→ **Description of the task**
Write out every record in full, keeping each character exactly as it is.

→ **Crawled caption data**
§
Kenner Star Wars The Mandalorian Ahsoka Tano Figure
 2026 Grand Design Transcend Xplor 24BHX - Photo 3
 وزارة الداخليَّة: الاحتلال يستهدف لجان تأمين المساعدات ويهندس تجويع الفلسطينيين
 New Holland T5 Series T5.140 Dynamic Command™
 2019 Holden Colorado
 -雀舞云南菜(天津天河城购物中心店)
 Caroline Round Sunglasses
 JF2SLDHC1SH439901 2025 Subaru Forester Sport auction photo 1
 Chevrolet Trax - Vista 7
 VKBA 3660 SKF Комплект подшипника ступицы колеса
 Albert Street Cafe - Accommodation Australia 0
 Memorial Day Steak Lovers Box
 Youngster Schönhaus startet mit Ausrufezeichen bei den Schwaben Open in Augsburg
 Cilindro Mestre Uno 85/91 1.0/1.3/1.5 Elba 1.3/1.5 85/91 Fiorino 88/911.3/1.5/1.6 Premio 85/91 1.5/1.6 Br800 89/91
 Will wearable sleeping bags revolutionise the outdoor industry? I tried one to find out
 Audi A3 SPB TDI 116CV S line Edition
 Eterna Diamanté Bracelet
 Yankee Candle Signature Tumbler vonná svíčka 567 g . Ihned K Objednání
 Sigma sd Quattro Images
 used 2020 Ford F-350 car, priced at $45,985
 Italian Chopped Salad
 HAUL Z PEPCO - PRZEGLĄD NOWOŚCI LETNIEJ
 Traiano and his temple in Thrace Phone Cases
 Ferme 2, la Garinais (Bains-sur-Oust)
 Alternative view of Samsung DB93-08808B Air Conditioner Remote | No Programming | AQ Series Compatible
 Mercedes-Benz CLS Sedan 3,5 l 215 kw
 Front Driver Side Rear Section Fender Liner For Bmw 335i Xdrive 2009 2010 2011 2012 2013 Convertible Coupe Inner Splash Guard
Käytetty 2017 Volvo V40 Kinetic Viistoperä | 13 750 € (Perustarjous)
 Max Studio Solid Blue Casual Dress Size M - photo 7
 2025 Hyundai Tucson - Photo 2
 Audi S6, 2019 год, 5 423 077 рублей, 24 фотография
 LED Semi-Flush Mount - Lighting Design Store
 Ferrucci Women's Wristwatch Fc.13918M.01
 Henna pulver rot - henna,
§
→ **Result**
Kenner Star Wars The Mandalorian Ahsoka Tano Figure
 2026 Grand Design Transcend Xplor 24BHX - Photo 3
 وزارة الداخليَّة: الاحتلال يستهدف لجان تأمين المساعدات ويهندس تجويع الفلسطينيين
 New Holland T5 Series T5.140 Dynamic Command™
 2019 Holden Colorado
 -雀舞云南菜(天津天河城购物中心店)
 Caroline Round Sunglasses
 JF2SLDHC1SH439901 2025 Subaru Forester Sport auction photo 1
 Chevrolet Trax - Vista 7
 VKBA 3660 SKF Комплект подшипника ступицы колеса
 Albert Street Cafe - Accommodation Australia 0
 Memorial Day Steak Lovers Box
 Youngster Schönhaus startet mit Ausrufezeichen bei den Schwaben Open in Augsburg
 Cilindro Mestre Uno 85/91 1.0/1.3/1.5 Elba 1.3/1.5 85/91 Fiorino 88/911.3/1.5/1.6 Premio 85/91 1.5/1.6 Br800 89/91
 Will wearable sleeping bags revolutionise the outdoor industry? I tried one to find out
 Audi A3 SPB TDI 116CV S line Edition
 Eterna Diamanté Bracelet
 Yankee Candle Signature Tumbler vonná svíčka 567 g . Ihned K Objednání
 Sigma sd Quattro Images
 used 2020 Ford F-350 car, priced at $45,985
 Italian Chopped Salad
 HAUL Z PEPCO - PRZEGLĄD NOWOŚCI LETNIEJ
 Traiano and his temple in Thrace Phone Cases
 Ferme 2, la Garinais (Bains-sur-Oust)
 Alternative view of Samsung DB93-08808B Air Conditioner Remote | No Programming | AQ Series Compatible
 Mercedes-Benz CLS Sedan 3,5 l 215 kw
 Front Driver Side Rear Section Fender Liner For Bmw 335i Xdrive 2009 2010 2011 2012 2013 Convertible Coupe Inner Splash Guard
Käytetty 2017 Volvo V40 Kinetic Viistoperä | 13 750 € (Perustarjous)
 Max Studio Solid Blue Casual Dress Size M - photo 7
 2025 Hyundai Tucson - Photo 2
 Audi S6, 2019 год, 5 423 077 рублей, 24 фотография
 LED Semi-Flush Mount - Lighting Design Store
 Ferrucci Women's Wristwatch Fc.13918M.01
 Henna pulver rot - henna,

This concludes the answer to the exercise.